Pepe Cercas

Un infesto barro cubre mi cuerpo; la sangre mezclada con agua helada, baja hacia una oquedad abierta por un obús.

– Hemos combatido duramente- y, ahora agotado, un sudor frío me oprime en esta trinchera, en este invierno, en este país sin memoria.

Un persistente ruido puebla mis oídos, no oigo ni tan siquiera, el gemido de dolor de mi compañero herido que se agita a mi lado. Justo en frente de mí fusil, un soldado enemigo, yace muerto con un certero disparo que quebró el silencio, un esfuerzo maldito que abatió a un hombre que, minutos antes, estaba cubierto de vida. Me da la sensación de que me miraba desde sus inertes ojos, y me preguntaba por qué moría él y yo no. Pensé que seguramente tendría mujer e hijos y que esperaría algún permiso o que acabase esta maldita guerra, para volver a encontrarse con ellos, para volver a la tranquilidad de su hogar, pero ¡ay!, una proterva bala, quiso ponerse en el camino de su vida y no de la mía, y allí yacía inmóvil, en esta tierra quebrada cubierta de sangre y barro.

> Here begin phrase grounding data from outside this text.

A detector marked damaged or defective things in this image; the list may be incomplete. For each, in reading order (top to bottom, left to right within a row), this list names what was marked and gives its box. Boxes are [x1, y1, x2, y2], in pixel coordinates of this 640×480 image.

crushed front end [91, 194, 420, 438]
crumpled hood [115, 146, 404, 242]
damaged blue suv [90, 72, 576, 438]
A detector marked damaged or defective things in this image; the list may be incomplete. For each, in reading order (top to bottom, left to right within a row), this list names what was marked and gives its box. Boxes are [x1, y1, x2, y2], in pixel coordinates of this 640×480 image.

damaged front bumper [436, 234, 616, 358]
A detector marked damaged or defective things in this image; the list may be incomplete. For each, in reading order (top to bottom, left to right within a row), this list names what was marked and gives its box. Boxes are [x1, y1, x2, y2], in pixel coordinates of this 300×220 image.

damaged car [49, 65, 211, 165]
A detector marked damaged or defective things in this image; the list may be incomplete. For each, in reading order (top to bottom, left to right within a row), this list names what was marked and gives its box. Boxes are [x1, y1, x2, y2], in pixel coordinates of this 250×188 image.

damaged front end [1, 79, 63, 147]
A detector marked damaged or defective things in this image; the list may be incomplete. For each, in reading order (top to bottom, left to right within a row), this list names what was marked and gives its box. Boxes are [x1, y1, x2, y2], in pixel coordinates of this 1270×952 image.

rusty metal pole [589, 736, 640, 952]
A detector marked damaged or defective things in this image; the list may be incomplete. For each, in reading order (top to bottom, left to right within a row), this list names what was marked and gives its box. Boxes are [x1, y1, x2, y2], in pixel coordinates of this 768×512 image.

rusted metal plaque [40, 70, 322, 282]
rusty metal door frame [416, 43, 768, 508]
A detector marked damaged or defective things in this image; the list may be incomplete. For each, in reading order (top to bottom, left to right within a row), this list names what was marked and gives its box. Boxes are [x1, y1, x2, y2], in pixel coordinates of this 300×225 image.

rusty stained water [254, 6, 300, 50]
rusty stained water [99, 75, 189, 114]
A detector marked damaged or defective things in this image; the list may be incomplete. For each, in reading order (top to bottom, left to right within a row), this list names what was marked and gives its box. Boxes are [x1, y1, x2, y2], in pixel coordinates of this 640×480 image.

Seguramente cuando despunte el sol, acabará en una lúgubre fosa común.

Seguramente, en su país y con el tiempo, pondrán su nombre en un monumento erigido al soldado desconocido, a este guerrero, que un día, cuando se vio muerto, gritó con rabia y odio, que un pedazo de metralla, de metal traicionero, le apartaba para siempre de todo lo que amaba. Ya es pasto de la historia, su vida finiquitó su contrato de soldado. De ahora en adelante, tan solo será un número en unas míseras y tristes estadísticas, una cruz en cualquier campo perdido, donde su memoria se perderá entre otros miles, con tristes cruces sobre la altura del barro.

Seguramente el presidente electo de su estado, con el paso de los años dirá para conseguir más votos: “aquella guerra fue un grave error que no tuvo que haber sucedido”.

Pero, mientras tanto, un soldado yace muerto en un campo de batalla cualquiera, en un país cualquiera, bajo un enemigo cualquiera.

Polvo y olvido bajo la tierra y ya está. Seguimos combatiendo.